Das Hübsche an der Postdemokratie ist doch, dass man sich als Regierungs-Chefin (m/w) einfach mal zu einem privaten Wochenende treffen kann, auf dem man alles Wesentliche bespricht: David darf sich ein paar Freiheiten kaufen, mit Quantitative Easing (das ist nicht Englisch, sondern Bank of English und heißt Gelddrucken). Damit darf er sich auf eigene Kosten eine etwas längere Leine kaufen, die ihn vom EU-Diktat ein Stück weit befreit. Aber nur ein Stück weit, und nur solange er Mutti verspricht, ganz brav in der EU zu bleiben, und nicht im Commonwealth zu streunen. Was dann Mr Cameron bei sich zuhause als Sieg der Vernunft verkauft. Ist es nicht zu und zu schön!
Und Mutti? Geht in “Europa” noch irgendwas ohne sie? So richtig blöd wird es doch erst, wenn die ganzen Rettungspakete fällig werden, mit denen Wolfgang Schäuble am Südrand der Festung Europa einkaufen geht. Vor allem wird das teuer. Aber dann setzt die Steinlaus von der SPD eben ab 2014 flugs die Mehrwertsteuer hoch, oder die Grünen kassieren nach Erneuerbare Energien Gesetz, oder beides – solange, bis die Schwarte kracht.

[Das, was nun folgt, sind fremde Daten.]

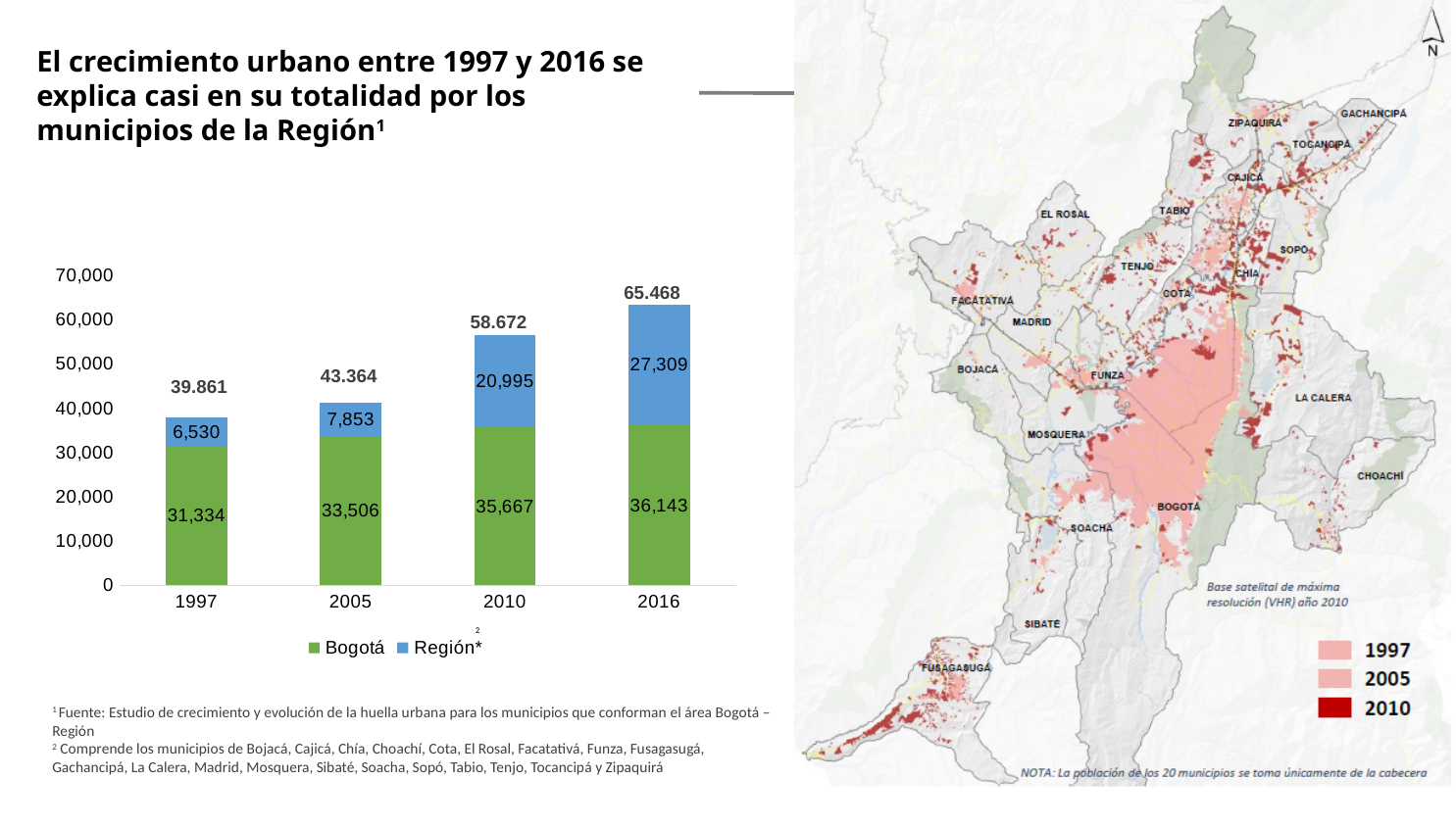
How many series does the legend of the bar chart list? 2 What is the value for Región* in 2010? 20,995 What kind of chart is shown on the left of the slide? Stacked bar chart What is the value for Bogotá in 1997? 31,334 Which is larger: the Bogotá value in 2016 or the Bogotá value in 2010? 2016 In which year is the Región* value highest? 2016 What is the value for Región* in 2016? 27,309 What is the total shown above the stacked bar for 2016? 65.468 What is the difference between the Región* values for 2010 and 2005? 13,142 What is the total shown above the stacked bar for 2005? 43.364 In which year is the Bogotá value lowest? 1997 How many years are shown on the x axis of the bar chart? 4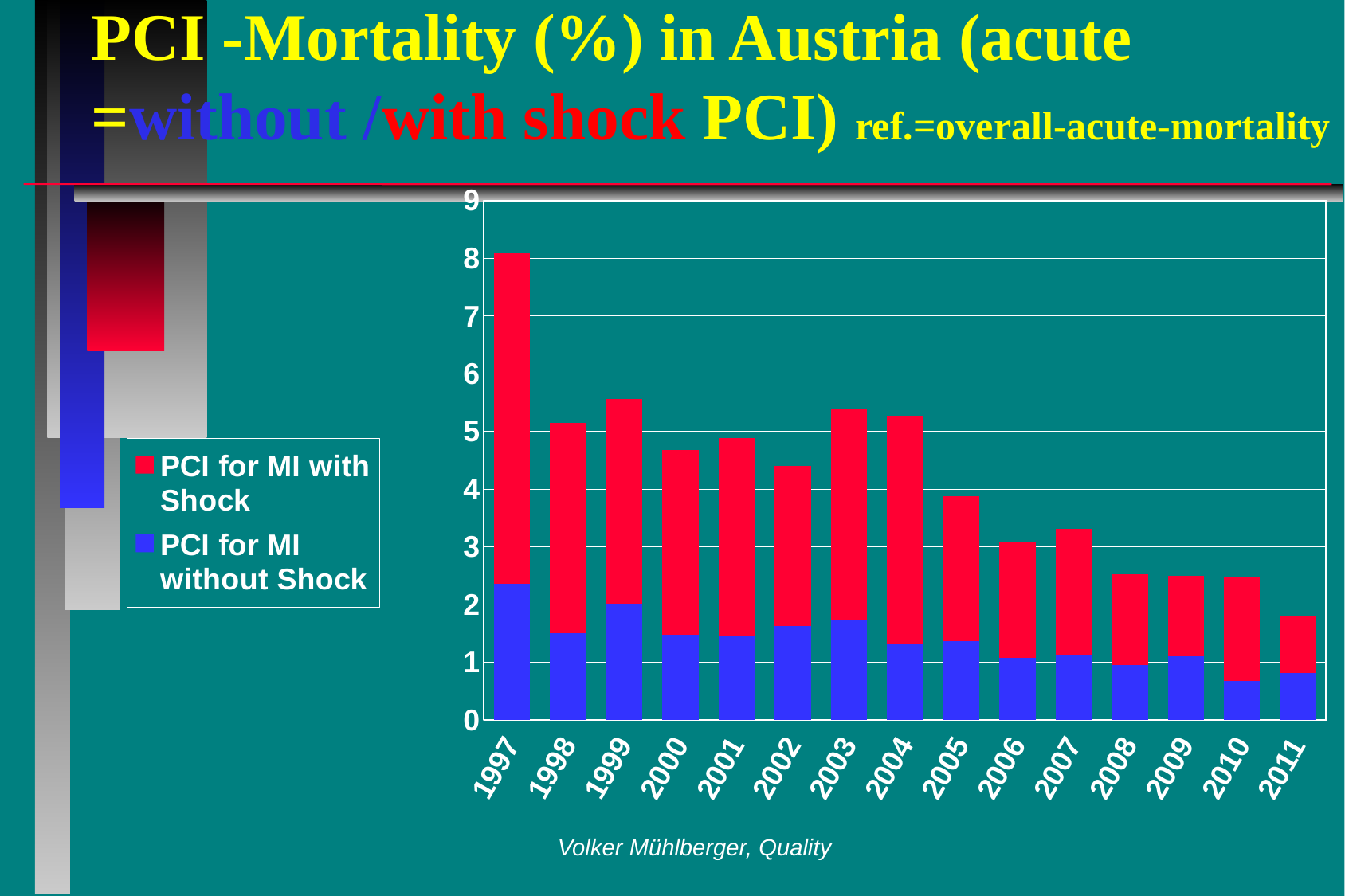
Which year has the lowest total bar in the chart? 2011 Which year has the highest total bar in the chart? 1997 What kind of chart is shown on the slide? stacked bar chart Do the total bar heights generally rise or fall from 1997 to 2011? fall How many series does the chart's legend list? 2 How many years are shown on the x axis of the chart? 15 Is the total bar for 2008 greater or less than 3? less Is the total bar for 2011 greater or less than 2? less Which colour represents 'PCI for MI with Shock' in the chart? red Is the total bar for 2003 greater or less than 5? greater Which year has the larger total bar, 1997 or 1998? 1997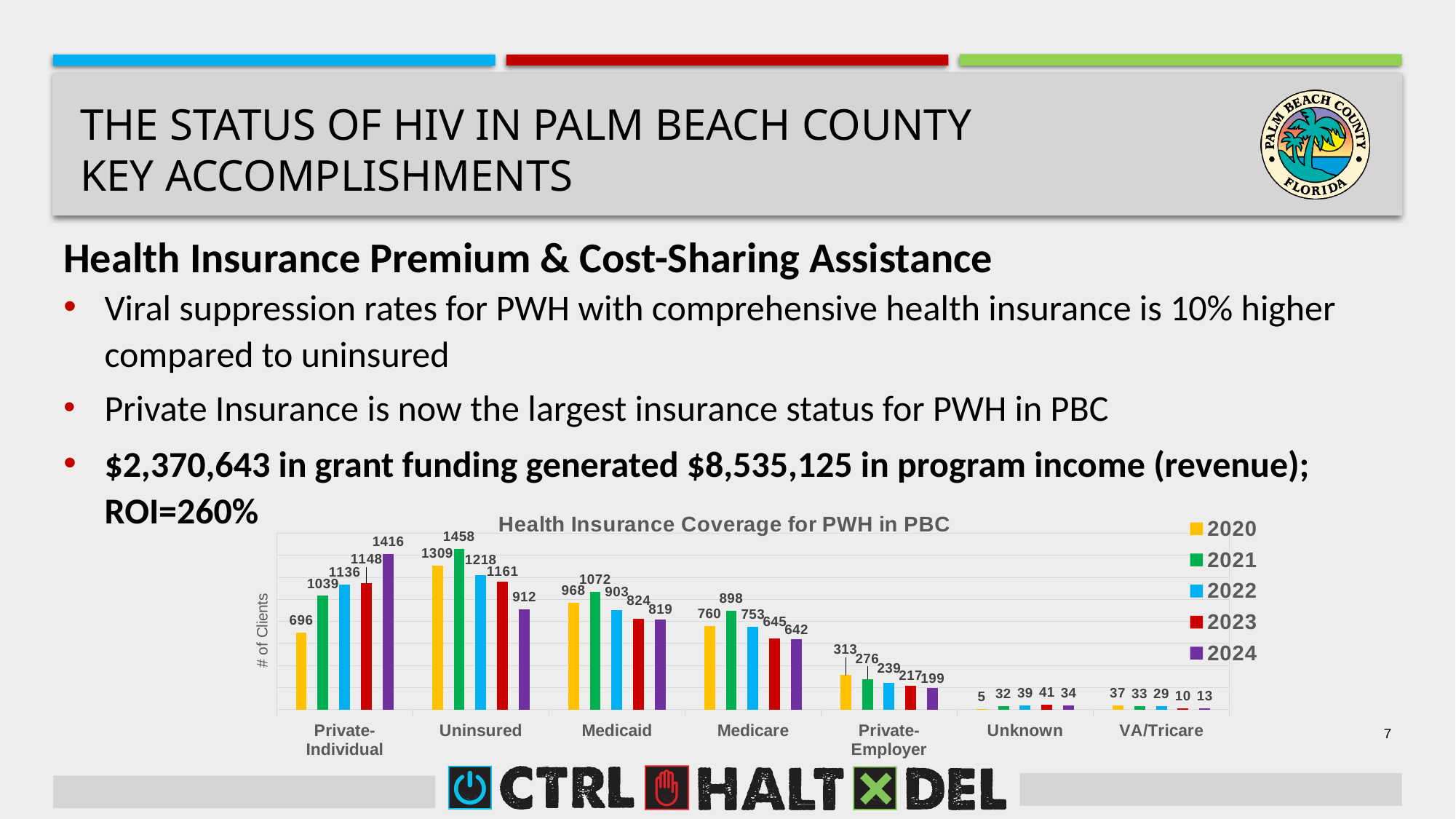
Which year has the highest value for Medicaid? 2021 What is the difference between the 2020 and 2024 values for Private-Individual? 720 What is the 2023 value for VA/Tricare? 10 Which is larger, the 2024 value for Uninsured or the 2024 value for Medicaid? Uninsured (912) What type of chart is shown on the slide? Bar chart How many series does the chart legend list? 5 What is the title of the chart? Health Insurance Coverage for PWH in PBC How many insurance categories are shown on the x axis? 7 What is the 2024 value for Private-Individual? 1416 Which year has the lowest value for Unknown? 2020 Do the values for Private-Employer rise or fall from 2020 to 2024? Fall What is the 2021 value for Uninsured? 1458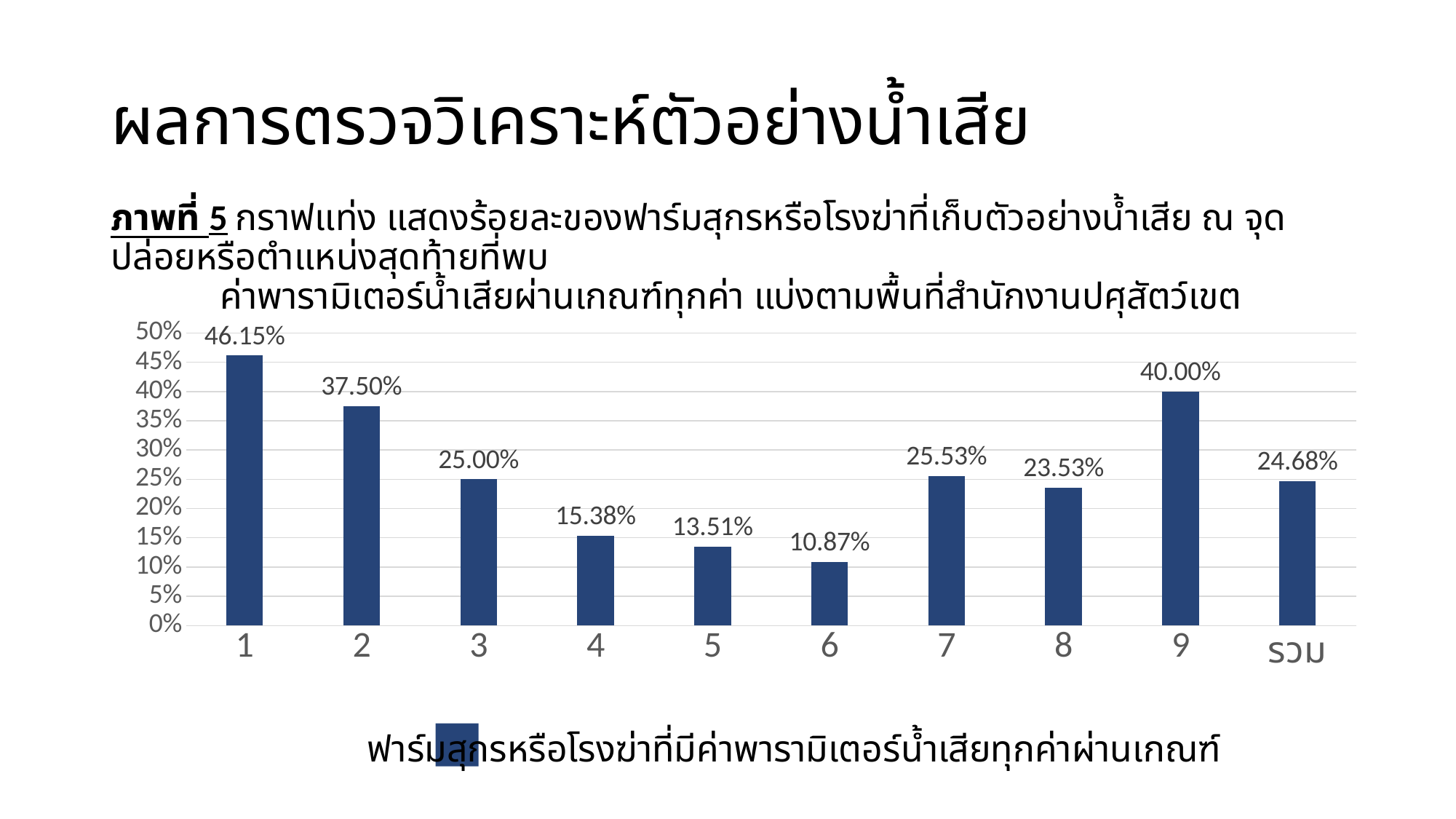
Which category has the lowest value? 6 Which is larger, the value for category 4 or the value for category 5? 4 Is the value for category 9 greater or less than 35%? greater What kind of chart is shown on the slide? bar chart What is the difference between the values for category 1 and category 9? 6.15% How many categories are shown on the x axis? 10 Which category has the highest value? 1 What is the difference between the values for category 2 and category 3? 12.50% What is the value for category 1? 46.15% What is the value for category 6? 10.87% What is the value for the category labelled รวม? 24.68% How many series does the legend list? 1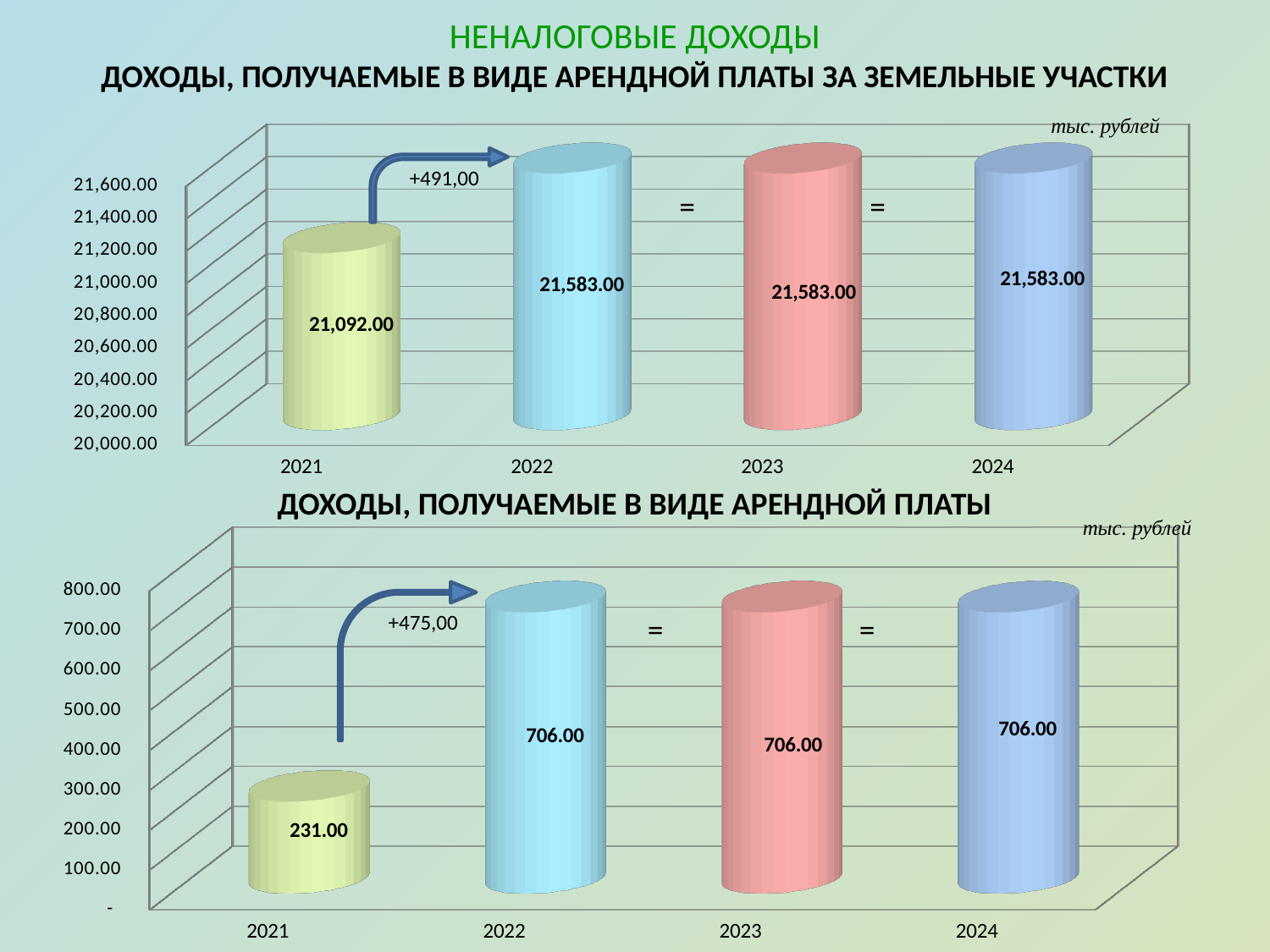
In the top chart (arrendal payments for land plots), what is the value for 2021? 21,092.00 In the bottom chart (arrendal payments), which year has the lowest value? 2021 In the bottom chart (arrendal payments), what unit is indicated in the top-right corner of the chart? тыс. рублей In the bottom chart (arrendal payments), what is the value for 2021? 231.00 What kind of chart is the bottom chart (arrendal payments)? Bar chart In the top chart (arrendal payments for land plots), which year has the lowest value? 2021 In the bottom chart (arrendal payments), what is the value for 2024? 706.00 In the bottom chart (arrendal payments), what is the difference between the 2022 value and the 2021 value? 475.00 In the bottom chart (arrendal payments), which is larger: the value for 2021 or the value for 2023? 2023 In the top chart (arrendal payments for land plots), what is the difference between the 2022 value and the 2021 value? 491.00 In the top chart (arrendal payments for land plots), what is the value for 2023? 21,583.00 In the top chart (arrendal payments for land plots), how many years are shown on the x axis? 4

In der einen oder anderen Variante machen die EU-Blockparteien das dann unter sich auch – als schwarz-rot-grün, als staatstragende Afghanistan-Koalition.
Das Einzige, was man an der stilsicheren Inszenierung auf der Merkelburg nördlich von Berlin (nicht in Wandlitz!!!) besser weggelassen hätte, ist das “euroskpetische” Furnier. Es ist genauso falsch, wie diese verzweifelte Stilmöbel-Welle, die in den 70ern durch deutsche Wohnstuben geschwappt ist.